Defective proximal tubular fluid reabsorption in transgenic aquaporin-1 null mice

Abstract

To investigate the role of aquaporin-1 (AQP1) water channels in proximal tubule function, in vitro proximal tubule microperfusion and in vivo micropuncture measurements were done on AQP1 knockout mice. The knockout mice were generated by targeted gene disruption and found previously to be unable to concentrate their urine in response to water deprivation. Unanesthetized knockout mice consumed 2.8-fold more fluid than wild-type mice and had lower urine osmolality (505 +/- 40 vs. 1081 +/- 68 milliosmolar).

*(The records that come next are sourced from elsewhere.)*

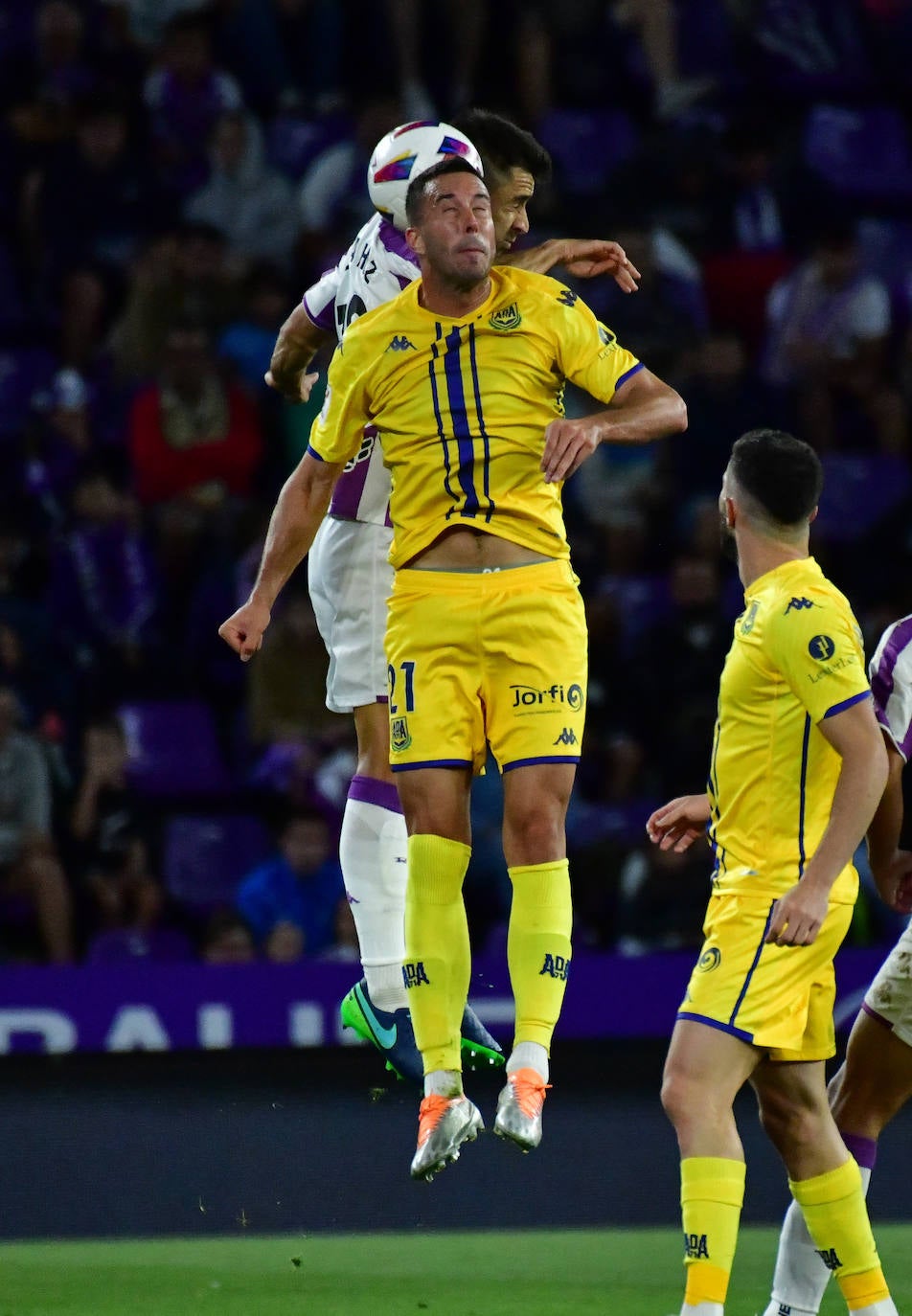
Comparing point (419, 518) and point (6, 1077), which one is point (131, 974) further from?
point (419, 518)

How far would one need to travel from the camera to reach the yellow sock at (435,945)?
15.7ft

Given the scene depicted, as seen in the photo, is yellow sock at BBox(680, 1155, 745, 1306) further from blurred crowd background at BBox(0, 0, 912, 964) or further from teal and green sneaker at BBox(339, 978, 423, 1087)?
blurred crowd background at BBox(0, 0, 912, 964)

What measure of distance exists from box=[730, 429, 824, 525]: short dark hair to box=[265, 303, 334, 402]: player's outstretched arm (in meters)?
1.58

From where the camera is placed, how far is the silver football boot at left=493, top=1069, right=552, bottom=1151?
4.47 metres

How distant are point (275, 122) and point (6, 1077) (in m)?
6.04

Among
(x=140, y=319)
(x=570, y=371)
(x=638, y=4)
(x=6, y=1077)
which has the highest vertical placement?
(x=638, y=4)

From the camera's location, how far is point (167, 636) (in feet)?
34.0

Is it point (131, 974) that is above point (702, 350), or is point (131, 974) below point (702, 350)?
below

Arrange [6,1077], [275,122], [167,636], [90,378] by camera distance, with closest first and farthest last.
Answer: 1. [6,1077]
2. [167,636]
3. [90,378]
4. [275,122]

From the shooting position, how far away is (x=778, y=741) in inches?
171

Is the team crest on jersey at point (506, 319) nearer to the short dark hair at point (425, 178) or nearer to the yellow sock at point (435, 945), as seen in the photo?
the short dark hair at point (425, 178)

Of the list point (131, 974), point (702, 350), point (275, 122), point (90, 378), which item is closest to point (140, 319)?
point (90, 378)

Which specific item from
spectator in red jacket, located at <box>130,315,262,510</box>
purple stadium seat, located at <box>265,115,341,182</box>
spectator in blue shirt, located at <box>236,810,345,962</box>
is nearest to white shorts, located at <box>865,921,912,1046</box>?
spectator in blue shirt, located at <box>236,810,345,962</box>

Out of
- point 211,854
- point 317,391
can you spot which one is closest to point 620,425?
point 211,854
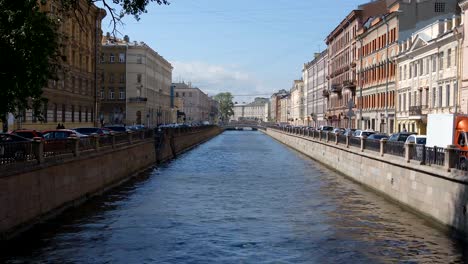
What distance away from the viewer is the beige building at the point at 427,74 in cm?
4956

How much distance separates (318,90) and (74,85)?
7970 centimetres

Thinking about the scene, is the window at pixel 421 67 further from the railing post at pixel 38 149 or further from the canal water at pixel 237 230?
the railing post at pixel 38 149

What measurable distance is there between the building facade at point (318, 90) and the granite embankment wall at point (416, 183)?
75784 mm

Transepithelial osmotic water permeability (Pf) in isolated microperfused S2 segments of proximal tubule from AQP1 knockout [-/-] mice was 0.033 +/- 0.005 cm/s (SE, n = 6 mice, 37 degreesC), much lower than that of 0.15 +/- 0.03 cm/s (n = 8) in tubules from wild-type [+/+] mice (P < 0.01). In the presence of isosmolar luminal perfusate and bath solutions, spontaneous fluid absorption rates (nl/min/mm tubule length) were 0.31 +/- 0.12 (-/-, n = 5) and 0.64 +/- 0.15 (+/+, n = 8). As determined by free-flow micropuncture, the ratios of tubular fluid-to-plasma concentrations of an impermeant marker TF/P in end proximal tubule fluid were 1.36 +/- 0. 05 (-/-, n = 8 mice [53 tubules]) and 1.95 +/- 0.09 (+/+, n = 7 mice [40 tubules]) (P < 0.001), corresponding to 26 +/- 3% [-/-] and 48 +/- 2% [+/+] absorption of the filtered fluid load. In collections of distal tubule fluid, TF/P were 2.8 +/- 0.3 [-/-] and 4.4 +/- 0.5 [+/+], corresponding to 62 +/- 4% [-/-] and 76 +/- 3% [+/+] absorption (P < 0.02). These data indicate that AQP1 deletion in mice results in decreased transepithelial proximal tubule water permeability and defective fluid absorption. Thus, the high water permeability in proximal tubule of wild-type mice is primarily transcellular, mediated by AQP1 water channels, and required for efficient near-isosmolar fluid absorption.

Figure 1

P_f and J_v in isolated microperfused proximal tubules. S2 segments of proximal tubule were dissected from wild-type [+/+] and AQP1 knockout [−/−] mice and microperfused in vitro at 37°C as described in Methods. (A) Osmotic water permeability. Tubules were perfused with 295 mosM buffer and bathed in a 345 mosM buffer to give a 50 mosM bath-to-lumen osmotic gradient. P_f was computed from the increase in concentration of a membrane-impermeant marker at the distal end of the tubule. (B) Near-isosmolar fluid reabsorption. Tubules were perfused and bathed in an isosmolar buffer. J_v was computed from the increase in luminal marker concentration. For A and B, each point is the averaged data from 1 or 2 tubules from one mouse. Averaged data with SEs (n = number of different mice) is shown at the right of each data set.

Figure 2

Blood pressure and urinary parameters in anesthetized mice prepared for micropuncture. (A) Mean arterial blood pressure (MAP). (B) Urine flow. (C) Urine osmolality. (D) Glomerular filtration rate. Each point represents averaged measurements from one mouse. Averaged data with SEs is shown at the right of each data set. Significance values are given in Table 1.

Figure 3

Free-flow micropuncture data. Averaged data shown for each mouse that underwent micropuncture with end proximal tubule fluid collection (A) and distal tubule fluid collection (B). See Methods for details and Table 1 for significance values. TF/P, ratio of marker in collected tubule fluid vs. plasma; SNGFR, single nephron GFR; % abs, percentage fluid absorption.